On the banks of Lough Foyle, Greencastle has a number of pontoons and will be suitable for day trips along the North Coast of Northern Ireland taking in the stunning scenery of the route known as the Causeway Coast. On the way you can marvel at the stunning scenery from the sea of Downhill Demesne, including the iconic circular monument – Mussenden Temple perched on the cliff edge above Downhill beach.
Next up is the Giant’s Causeway, Ballintoy harbour, which was used as a filming location for the TV series Game of Thrones, Carrick-a-rede Rope Bridge, and Rathlin Island to name but a few. We can stop for lunch at the coastal towns of Portstewart, Portrush or Ballycastle.

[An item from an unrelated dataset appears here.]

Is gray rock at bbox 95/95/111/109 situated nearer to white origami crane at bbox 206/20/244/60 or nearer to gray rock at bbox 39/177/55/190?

Greencastle is also an ideal starting point for a trip on Lough Foyle leading to Derry, also known as Londonderry or Doire, depending on which version you prefer ! It is steeped in history, and find out more at Derry
Embark from the pontoon at Bunagee for a day trip to Inishtrahull Island. There, you can enjoy a day on your own uninhabited island - except for the wildlife. Its geographical location and lighthouse attract many unusual birds and a mass of grey seals. Rabbits are in abundance and a couple of deer are still present as well. On the way there, you may experience basking sharks and dolphins which are a common sight during the summer months. The sea surrounding the island is littered with wrecks that were torpedoed during the war and are popular with divers. It is an underwater graveyard to German U-boats and one of the great losses was the Empire Heritage a ship of 15,702 tons which was carrying dozens of Sherman tanks.
It lies in shallow waters of less than 70 metres. Click the video to see amazing underwater footage of the tanks lying scattered on the sea bed. It is anticipated that some of these tanks and U-boats will be lifted in the near future to be viewed by the public. Inishtrahull was inhabited until 1929 when only the lighthouse keepers remained. With the lighthouse going automatic the last of the lighthouse keepers left circa 1987. The island is formed of a granitic gneiss and is dated at 1.7 billion years old. Other rock formations similar to this are to be found off southern Greenland and Scandinavia. The old wall steads are still present on the island, as is the school and graveyard.